The Female Cop is a lost 1914 American silent comedy film produced by the Lubin Manufacturing Company and starring Mae Hotely and Julia Calhoun, with Oliver Hardy as a "boob cop".

==Plot==
Myra is an old maid who thinks that men are trying to flirt with her when they are in fact making fun of her. Her suffragette friend suggests that Myra apply to join the police force, and together they persuade the chief to give her a badge. Myra tricks another cop out of his hat and coat, and then walks her beat, arresting everyone she meets. When the cases come before the judge, the only charge Myra can make against the prisoners is that they flirted with her. The judge cannot believe this and Myra is thrown out of the courthouse. The prisoners shower her with vegetables and the film ends as Myra fights with her friend for suggesting the idea in the first place.

==Cast==
- Mae Hotely as Myra McGinnis
- Julia Calhoun as Mrs. Brown
- Oliver Hardy as Boob Cop

==Production and reception==
The Female Cop was filmed in Jacksonville, Florida, at the Jacksonville unit of the Lubin Manufacturing Company, under the supervision of Arthur Hotaling. It was a short split-reel comedy, lasting approximately 7–8 minutes, and sharing a single reel of film with a second, unrelated comedy, Fire! Fire!, starring Billy Bowers and Harry Lorraine. The films were released by the General Film Company on June 6, 1914.

The Female Cop is one of several short comedies made in the spring of 1914 that include the earliest screen appearances of Oliver Hardy.
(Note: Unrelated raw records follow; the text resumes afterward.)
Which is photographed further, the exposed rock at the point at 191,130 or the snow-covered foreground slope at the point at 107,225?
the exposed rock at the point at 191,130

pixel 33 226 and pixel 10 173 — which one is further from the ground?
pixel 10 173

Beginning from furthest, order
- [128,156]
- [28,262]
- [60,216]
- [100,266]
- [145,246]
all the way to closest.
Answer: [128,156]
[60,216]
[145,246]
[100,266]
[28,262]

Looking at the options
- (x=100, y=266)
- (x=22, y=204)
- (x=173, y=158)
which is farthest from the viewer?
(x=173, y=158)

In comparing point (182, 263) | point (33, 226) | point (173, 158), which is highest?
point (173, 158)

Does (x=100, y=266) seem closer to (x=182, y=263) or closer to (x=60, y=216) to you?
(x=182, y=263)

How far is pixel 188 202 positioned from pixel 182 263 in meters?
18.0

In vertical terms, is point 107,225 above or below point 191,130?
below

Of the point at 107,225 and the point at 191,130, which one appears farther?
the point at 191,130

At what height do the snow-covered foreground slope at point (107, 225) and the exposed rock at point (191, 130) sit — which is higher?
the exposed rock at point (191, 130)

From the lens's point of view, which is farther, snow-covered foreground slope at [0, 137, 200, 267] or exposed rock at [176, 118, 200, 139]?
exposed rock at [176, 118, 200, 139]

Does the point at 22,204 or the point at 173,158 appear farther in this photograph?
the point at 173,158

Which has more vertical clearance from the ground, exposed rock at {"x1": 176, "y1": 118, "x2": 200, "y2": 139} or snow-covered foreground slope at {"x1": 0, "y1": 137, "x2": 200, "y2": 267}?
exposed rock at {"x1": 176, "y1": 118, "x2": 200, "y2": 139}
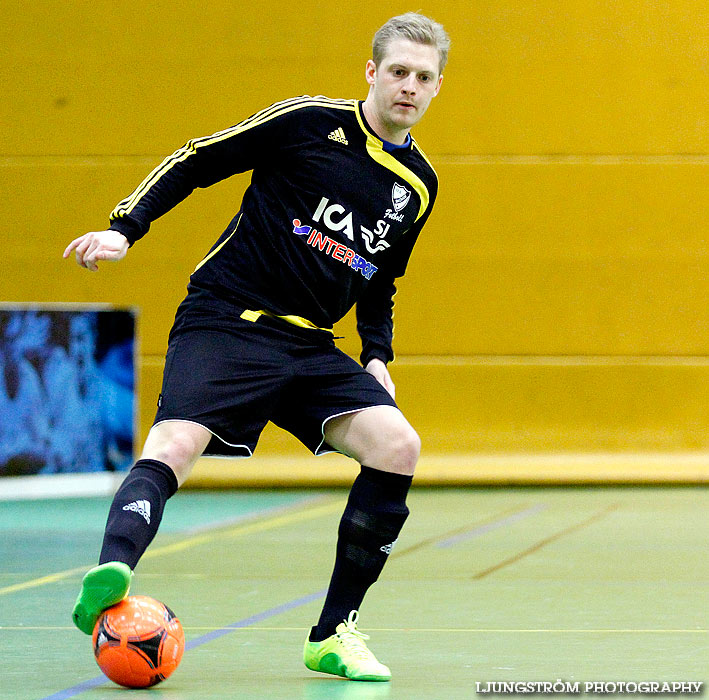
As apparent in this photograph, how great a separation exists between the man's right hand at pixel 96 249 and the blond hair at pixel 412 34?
3.05ft

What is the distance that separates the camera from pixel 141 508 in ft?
10.8

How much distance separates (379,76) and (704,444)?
795 cm

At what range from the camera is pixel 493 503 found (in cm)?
952

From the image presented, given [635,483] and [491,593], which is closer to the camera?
A: [491,593]

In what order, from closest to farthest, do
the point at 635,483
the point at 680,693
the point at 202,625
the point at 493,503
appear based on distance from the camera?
1. the point at 680,693
2. the point at 202,625
3. the point at 493,503
4. the point at 635,483

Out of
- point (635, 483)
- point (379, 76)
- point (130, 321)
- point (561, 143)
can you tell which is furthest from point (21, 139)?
point (379, 76)

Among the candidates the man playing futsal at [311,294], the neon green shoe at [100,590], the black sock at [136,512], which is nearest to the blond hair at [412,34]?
the man playing futsal at [311,294]

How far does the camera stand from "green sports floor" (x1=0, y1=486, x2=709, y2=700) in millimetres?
3617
In most of these films he was an uncredited extra, but in this case he was credited as "Babe" Hardy, playing the role of "Boob Cop." Although the film itself does not survive, Hardy can be seen in a promotional still published in The Lubin Bulletin, a newsletter advertising the studio's new releases.
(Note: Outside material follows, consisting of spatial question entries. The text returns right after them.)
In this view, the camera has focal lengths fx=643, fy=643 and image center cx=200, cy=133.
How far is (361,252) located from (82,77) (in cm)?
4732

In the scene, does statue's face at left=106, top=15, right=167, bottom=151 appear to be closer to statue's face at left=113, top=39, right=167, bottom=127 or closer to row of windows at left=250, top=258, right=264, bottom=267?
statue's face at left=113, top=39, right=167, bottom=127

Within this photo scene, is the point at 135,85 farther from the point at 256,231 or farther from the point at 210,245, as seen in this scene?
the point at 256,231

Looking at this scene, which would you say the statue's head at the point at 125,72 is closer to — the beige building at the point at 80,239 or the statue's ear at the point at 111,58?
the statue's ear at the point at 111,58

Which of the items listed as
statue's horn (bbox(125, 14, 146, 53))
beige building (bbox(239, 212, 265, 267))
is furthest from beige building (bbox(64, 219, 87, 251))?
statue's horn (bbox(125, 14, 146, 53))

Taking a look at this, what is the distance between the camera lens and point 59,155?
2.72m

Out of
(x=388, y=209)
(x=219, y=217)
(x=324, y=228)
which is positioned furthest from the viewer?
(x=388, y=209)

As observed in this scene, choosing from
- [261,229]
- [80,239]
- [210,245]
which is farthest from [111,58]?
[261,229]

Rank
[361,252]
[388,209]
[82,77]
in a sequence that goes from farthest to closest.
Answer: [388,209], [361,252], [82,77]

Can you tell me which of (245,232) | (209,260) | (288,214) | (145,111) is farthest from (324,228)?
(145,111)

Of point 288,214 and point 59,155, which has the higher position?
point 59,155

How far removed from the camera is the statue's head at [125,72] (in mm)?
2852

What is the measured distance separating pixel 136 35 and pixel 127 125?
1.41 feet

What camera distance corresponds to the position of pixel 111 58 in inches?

The film received generally poor reviews in the trade papers. Although Moving Picture World declared it "not bad for a comedy of its kind", Motion Picture News considered it "a rather poor finish to the other half of the reel", and The New York Dramatic Mirror wrote, "This concerns the doings of a woman who was appointed policeman, but there is almost total absence of plot and few laughs."